Although the economy is generally trending to decelerating growth, there is one sector in trucking that has seen a boost over the holidays: package delivery companies.
“The continual increase of shopping on the Internet has changed seasonal freight patterns,” Chris Brady, president of Commercial Motor Vehicle Consulting (CMVC) told FleetOwner. “When you purchase goods on the Internet that you normally would’ve purchased at retail outlets, that dampens shipments from distribution centers to retail outlets. It’s a stimulus to the UPS’s and FedEx’s who do home delivery.”
Additionally, the expansion of e-commerce has grown the ranks of last-minute shoppers, observed a FedEx executive during a conference call to investors for its most recent quarter.
“I think one of the things we are seeing in spending a lot of time with our peak season shippers is actually the peak is a bit delayed relative to what we have been seeing historically,” said Mike Glenn, president of FedEx Services. “As more business moves to the Internet, consumers tend to procrastinate a bit more.
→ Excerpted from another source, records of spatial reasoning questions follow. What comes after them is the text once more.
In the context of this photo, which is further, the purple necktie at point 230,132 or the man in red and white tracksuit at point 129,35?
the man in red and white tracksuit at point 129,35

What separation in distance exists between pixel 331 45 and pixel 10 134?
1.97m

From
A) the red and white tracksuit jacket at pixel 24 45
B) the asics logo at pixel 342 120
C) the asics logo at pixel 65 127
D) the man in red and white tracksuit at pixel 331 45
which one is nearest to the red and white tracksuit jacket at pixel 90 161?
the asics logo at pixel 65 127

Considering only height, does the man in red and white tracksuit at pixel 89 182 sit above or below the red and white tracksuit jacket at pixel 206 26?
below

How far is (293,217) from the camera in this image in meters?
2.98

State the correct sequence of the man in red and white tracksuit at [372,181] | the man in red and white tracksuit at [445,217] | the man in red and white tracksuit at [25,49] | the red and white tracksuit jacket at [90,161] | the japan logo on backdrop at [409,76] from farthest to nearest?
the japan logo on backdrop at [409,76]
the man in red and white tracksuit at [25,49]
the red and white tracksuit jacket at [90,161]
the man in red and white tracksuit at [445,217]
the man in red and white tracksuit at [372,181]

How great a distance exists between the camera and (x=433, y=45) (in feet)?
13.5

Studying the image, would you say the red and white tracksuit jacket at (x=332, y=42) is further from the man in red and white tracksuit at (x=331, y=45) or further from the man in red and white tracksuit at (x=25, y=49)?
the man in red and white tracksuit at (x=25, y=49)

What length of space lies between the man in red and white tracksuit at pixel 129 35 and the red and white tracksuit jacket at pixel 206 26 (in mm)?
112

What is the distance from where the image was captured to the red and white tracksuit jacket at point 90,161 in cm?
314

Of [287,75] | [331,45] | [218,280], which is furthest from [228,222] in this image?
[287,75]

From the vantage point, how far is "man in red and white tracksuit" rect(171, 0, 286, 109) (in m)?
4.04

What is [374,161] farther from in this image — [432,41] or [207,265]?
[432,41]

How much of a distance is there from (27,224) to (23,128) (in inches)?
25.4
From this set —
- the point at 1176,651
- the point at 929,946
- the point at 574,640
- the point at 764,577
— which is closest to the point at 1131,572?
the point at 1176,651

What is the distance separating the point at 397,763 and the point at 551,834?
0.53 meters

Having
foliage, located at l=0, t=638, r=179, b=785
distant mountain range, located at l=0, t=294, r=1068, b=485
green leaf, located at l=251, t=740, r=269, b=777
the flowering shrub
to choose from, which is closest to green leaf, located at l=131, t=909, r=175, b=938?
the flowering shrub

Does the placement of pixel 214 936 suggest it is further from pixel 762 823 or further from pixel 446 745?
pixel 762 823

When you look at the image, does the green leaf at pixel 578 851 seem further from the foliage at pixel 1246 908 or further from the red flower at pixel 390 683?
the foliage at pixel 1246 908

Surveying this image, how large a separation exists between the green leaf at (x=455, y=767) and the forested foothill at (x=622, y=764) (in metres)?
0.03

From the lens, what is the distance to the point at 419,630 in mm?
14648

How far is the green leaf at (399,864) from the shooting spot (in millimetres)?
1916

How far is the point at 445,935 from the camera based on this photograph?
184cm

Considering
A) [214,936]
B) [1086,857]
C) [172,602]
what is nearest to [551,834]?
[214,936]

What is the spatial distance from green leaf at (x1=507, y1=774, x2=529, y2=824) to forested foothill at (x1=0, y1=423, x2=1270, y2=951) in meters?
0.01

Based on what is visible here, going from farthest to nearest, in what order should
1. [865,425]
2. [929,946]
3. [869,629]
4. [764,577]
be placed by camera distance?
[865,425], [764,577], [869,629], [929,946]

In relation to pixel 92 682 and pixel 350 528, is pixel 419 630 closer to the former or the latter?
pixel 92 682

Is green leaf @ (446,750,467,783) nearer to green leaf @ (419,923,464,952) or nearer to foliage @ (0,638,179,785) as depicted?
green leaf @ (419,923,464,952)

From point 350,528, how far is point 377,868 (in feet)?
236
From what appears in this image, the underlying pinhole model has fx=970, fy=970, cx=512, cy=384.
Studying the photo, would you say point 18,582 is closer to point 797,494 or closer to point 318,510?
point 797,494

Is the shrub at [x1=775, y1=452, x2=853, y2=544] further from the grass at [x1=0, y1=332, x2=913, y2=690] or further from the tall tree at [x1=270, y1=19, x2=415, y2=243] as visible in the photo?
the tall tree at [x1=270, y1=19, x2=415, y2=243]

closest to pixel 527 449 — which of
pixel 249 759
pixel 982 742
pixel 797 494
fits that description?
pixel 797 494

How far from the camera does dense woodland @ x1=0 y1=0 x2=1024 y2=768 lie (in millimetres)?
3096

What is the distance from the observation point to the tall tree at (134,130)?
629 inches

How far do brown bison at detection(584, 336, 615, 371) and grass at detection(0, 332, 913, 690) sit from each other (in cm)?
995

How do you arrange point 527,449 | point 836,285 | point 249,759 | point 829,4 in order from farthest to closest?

So on the Express side of the business, we tend to see a bit weaker peak and then much stronger as we move toward Christmas, not as significant as it relates to the other segments.”
“The second thing that’s impacting seasonality is gift cards,” said CMVC’s Chris Brady. “That means products are being purchased after Christmas, rather than before. You’re not getting that surge in freight before the holidays. You don’t see that falloff afterward either because goods are still moving from the distribution center to the retail outlets. These changes in consumer purchasing are impacting freight patterns.”
The extent to which gift cards has impacted freight patterns may be apparent as carriers disclose year-over-year January freight volumes, Brady noted.
The Institute for Supply Management reported its manufacturing index was 51.4 in December, with any score higher than 50 indicating growth. In November, the manufacturing sector contracted as shown by a score of 49.5.
“I think manufacturing is going through its rough patch,” Brady said. “General inventories were a bit high in the fourth quarter. The inventory-to-sales ratio has been trending upward a bit and that would affect the manufacturing side and were seeing the slowdown in manufacturing due to that.”
However, there is little evidence to suggest that consumer spending will decline. This lends credence to the prediction that manufacturing will rebound slightly as retailers work through their excess inventories.